| Materials provided |
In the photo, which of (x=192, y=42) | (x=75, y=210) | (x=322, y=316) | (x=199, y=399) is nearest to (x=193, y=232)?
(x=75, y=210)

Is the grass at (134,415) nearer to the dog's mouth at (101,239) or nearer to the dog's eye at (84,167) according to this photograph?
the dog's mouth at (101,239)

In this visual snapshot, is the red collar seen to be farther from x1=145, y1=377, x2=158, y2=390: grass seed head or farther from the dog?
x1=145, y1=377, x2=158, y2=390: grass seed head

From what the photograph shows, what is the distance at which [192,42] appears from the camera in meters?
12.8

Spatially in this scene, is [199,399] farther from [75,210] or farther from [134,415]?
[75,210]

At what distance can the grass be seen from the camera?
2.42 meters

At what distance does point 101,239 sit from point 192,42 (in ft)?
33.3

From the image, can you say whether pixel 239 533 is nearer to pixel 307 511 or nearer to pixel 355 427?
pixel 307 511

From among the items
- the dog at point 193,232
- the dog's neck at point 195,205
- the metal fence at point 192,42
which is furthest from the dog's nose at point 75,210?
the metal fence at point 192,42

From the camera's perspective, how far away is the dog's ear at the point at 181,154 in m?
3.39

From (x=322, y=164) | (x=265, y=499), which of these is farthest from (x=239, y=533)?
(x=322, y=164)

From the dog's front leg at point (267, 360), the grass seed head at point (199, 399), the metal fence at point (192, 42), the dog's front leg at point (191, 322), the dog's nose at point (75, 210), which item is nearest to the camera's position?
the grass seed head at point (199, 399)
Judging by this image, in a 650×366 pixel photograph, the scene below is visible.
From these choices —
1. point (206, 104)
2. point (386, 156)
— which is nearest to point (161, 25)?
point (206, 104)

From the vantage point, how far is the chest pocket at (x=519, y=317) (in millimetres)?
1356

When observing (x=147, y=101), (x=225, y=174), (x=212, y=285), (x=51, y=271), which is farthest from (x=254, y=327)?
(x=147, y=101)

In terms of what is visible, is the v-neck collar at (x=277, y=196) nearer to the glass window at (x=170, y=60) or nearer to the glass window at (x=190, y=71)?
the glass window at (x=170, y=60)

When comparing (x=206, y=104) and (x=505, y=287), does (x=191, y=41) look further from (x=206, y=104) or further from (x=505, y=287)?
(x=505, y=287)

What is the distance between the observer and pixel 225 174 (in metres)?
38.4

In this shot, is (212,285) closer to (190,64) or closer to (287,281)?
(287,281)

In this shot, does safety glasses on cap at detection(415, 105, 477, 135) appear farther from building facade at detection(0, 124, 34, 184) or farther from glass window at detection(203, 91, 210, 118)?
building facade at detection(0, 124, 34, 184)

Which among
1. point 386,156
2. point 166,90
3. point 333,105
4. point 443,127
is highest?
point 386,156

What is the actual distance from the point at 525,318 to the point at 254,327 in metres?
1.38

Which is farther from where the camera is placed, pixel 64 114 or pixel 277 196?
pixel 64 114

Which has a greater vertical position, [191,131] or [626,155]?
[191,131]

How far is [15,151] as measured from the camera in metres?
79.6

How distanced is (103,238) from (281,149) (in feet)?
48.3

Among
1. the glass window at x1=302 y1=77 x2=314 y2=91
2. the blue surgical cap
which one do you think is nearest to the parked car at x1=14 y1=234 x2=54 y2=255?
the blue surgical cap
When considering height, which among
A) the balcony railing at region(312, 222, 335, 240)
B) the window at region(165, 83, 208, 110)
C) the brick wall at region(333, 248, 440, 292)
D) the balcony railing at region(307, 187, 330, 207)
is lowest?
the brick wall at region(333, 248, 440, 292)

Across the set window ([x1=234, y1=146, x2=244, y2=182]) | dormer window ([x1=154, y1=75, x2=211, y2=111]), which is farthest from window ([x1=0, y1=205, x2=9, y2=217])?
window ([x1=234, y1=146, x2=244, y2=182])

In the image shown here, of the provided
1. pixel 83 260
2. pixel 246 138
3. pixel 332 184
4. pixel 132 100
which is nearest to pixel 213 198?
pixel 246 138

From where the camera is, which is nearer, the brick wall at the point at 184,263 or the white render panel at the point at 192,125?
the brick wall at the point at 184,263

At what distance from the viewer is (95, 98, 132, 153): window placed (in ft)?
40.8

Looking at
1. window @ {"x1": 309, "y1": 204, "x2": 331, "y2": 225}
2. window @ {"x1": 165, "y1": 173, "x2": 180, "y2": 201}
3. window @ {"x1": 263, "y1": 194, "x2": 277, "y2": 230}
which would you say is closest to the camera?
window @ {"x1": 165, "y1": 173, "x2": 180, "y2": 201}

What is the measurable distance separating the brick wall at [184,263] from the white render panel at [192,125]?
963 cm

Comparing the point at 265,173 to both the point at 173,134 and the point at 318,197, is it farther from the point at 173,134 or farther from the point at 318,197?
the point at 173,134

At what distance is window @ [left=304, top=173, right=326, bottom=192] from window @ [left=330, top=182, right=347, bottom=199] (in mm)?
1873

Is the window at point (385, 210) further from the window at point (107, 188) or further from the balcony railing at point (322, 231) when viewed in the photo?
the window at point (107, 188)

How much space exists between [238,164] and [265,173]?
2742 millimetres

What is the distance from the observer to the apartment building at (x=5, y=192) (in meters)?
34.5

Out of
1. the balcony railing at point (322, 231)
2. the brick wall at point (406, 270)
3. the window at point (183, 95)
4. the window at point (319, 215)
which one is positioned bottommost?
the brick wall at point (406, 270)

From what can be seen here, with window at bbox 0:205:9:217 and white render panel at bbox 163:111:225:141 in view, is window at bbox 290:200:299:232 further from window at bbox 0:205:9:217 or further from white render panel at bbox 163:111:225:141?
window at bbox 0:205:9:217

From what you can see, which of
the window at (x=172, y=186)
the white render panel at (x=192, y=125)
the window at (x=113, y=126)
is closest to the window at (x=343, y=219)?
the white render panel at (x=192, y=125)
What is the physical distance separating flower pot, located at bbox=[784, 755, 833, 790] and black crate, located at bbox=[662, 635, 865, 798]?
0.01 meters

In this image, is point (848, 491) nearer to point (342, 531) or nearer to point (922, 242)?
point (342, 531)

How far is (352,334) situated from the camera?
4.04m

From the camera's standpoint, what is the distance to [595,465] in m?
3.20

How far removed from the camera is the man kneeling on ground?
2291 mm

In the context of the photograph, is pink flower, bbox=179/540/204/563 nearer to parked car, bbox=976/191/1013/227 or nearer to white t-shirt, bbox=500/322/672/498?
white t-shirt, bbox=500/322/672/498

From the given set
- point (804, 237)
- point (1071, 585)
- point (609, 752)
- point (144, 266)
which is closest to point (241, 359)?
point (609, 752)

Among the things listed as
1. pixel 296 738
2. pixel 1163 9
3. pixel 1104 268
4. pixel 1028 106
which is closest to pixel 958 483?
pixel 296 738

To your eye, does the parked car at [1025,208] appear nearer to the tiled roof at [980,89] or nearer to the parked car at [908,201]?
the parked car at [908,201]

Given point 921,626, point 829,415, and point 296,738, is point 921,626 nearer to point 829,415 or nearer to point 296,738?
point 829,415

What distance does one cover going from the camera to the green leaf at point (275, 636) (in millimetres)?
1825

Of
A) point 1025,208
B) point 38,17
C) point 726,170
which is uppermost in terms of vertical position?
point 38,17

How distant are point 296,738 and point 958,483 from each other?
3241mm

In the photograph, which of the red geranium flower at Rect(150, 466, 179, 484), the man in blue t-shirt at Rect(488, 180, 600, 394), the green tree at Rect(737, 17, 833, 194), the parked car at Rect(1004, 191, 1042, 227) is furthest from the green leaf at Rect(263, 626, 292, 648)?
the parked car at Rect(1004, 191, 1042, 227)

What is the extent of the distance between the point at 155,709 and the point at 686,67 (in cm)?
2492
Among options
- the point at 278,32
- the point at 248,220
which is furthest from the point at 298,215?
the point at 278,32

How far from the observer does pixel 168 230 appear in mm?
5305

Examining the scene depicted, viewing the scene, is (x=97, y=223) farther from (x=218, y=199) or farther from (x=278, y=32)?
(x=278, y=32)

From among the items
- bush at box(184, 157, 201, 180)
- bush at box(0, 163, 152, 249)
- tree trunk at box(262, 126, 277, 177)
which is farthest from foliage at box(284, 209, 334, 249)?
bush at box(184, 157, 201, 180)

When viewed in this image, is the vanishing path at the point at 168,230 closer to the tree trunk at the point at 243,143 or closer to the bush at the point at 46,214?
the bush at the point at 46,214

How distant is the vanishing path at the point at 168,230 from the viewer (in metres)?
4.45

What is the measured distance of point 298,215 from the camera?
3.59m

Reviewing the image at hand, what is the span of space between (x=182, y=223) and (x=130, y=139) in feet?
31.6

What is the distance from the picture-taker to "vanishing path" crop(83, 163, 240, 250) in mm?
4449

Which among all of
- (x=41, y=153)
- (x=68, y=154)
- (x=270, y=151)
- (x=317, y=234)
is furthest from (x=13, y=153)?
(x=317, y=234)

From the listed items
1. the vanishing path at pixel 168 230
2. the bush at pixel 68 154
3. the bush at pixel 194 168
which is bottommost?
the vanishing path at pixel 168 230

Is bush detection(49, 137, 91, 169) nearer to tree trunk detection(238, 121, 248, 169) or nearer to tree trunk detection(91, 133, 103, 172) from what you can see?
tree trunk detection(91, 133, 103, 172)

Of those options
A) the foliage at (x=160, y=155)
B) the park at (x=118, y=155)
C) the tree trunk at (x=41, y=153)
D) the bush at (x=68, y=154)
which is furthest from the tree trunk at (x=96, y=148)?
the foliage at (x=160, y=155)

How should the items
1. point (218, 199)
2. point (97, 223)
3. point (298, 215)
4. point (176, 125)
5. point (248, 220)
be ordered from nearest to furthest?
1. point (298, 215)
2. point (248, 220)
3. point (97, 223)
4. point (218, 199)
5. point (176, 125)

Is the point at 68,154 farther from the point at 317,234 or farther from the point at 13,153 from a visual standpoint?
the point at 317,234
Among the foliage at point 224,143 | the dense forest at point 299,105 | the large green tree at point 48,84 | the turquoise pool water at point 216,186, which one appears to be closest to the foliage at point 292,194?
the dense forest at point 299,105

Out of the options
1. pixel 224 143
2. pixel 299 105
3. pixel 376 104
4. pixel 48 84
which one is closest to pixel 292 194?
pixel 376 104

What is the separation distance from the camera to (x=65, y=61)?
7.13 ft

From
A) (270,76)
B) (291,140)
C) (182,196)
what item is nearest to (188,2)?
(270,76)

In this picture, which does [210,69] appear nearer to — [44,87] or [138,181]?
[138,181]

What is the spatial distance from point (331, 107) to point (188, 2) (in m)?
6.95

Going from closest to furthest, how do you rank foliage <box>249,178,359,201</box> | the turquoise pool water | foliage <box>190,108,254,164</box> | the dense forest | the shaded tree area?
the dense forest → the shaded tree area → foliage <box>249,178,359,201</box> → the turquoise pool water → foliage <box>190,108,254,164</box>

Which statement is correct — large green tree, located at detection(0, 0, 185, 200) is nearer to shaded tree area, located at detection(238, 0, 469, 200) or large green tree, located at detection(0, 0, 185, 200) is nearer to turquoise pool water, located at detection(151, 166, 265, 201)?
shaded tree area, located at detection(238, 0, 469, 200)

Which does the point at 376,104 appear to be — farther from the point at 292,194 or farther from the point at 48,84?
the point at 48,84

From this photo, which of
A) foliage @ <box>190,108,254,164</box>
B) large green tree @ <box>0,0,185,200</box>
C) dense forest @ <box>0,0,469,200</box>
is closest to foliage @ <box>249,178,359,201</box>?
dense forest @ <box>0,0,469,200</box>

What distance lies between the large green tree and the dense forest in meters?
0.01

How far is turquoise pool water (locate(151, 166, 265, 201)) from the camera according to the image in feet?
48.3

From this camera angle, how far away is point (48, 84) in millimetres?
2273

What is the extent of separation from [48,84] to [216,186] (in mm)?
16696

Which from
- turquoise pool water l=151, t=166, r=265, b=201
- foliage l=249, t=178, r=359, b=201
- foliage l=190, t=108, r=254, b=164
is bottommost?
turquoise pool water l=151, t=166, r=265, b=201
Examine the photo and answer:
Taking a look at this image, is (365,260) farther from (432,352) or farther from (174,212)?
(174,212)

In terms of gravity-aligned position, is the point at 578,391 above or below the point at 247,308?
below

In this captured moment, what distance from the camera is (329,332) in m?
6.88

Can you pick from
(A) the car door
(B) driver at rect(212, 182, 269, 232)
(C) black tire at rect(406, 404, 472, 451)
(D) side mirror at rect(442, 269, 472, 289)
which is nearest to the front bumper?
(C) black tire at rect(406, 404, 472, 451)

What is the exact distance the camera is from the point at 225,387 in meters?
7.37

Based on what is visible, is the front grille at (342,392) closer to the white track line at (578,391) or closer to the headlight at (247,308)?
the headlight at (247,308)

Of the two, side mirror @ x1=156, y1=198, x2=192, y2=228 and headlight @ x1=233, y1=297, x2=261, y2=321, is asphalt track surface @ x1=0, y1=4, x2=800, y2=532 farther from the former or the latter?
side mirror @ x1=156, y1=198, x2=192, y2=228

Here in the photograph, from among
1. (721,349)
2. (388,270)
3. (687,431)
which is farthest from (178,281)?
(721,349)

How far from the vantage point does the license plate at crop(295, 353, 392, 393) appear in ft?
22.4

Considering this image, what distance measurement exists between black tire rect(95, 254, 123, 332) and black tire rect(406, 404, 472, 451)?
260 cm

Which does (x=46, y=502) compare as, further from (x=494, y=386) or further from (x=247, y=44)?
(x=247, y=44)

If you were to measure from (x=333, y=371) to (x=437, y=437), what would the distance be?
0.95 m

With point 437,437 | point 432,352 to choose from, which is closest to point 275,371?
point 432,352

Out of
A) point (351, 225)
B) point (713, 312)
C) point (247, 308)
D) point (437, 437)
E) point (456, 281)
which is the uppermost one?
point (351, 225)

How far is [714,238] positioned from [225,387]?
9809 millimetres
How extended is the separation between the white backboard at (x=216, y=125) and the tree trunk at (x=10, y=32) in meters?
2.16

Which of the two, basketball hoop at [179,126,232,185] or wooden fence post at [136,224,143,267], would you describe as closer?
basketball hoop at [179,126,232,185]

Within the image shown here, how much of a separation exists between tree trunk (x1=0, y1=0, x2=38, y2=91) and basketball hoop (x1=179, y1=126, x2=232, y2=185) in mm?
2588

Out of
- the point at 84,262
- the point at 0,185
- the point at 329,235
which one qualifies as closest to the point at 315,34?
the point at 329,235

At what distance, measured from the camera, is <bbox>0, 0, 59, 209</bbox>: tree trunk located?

| What the exercise asks |
Print the line containing "How far from the vantage" and every line after it to the end of the records above, exactly as written, and nothing else.

| Task answer |
How far from the vantage point does the license plate at crop(295, 353, 392, 393) appear in ft?
22.4

Considering this image, what distance measurement exists between black tire rect(95, 254, 123, 332) and black tire rect(406, 404, 472, 451)?
260 cm

Which does (x=46, y=502) compare as, further from (x=494, y=386) or further from (x=247, y=44)?
(x=247, y=44)

If you were to measure from (x=333, y=371) to (x=437, y=437), what would the distance be?
0.95 m

With point 437,437 | point 432,352 to choose from, which is closest to point 275,371?
point 432,352

Out of
A) point (351, 225)
B) point (713, 312)
C) point (247, 308)
D) point (437, 437)
E) point (456, 281)
which is the uppermost one?
point (351, 225)

How far is [714,238] positioned from [225,387]?
9809 millimetres
How extended is the separation between the white backboard at (x=216, y=125) and the tree trunk at (x=10, y=32) in meters?
2.16

Which of the two, basketball hoop at [179,126,232,185] or wooden fence post at [136,224,143,267], would you describe as closer?
basketball hoop at [179,126,232,185]

Within the image shown here, how much of a separation exists between tree trunk (x1=0, y1=0, x2=38, y2=91) and basketball hoop (x1=179, y1=126, x2=232, y2=185) in mm?
2588

Out of
- the point at 84,262
- the point at 0,185
- the point at 329,235
which one qualifies as closest to the point at 315,34?
the point at 329,235

At what distance, measured from the camera, is <bbox>0, 0, 59, 209</bbox>: tree trunk located?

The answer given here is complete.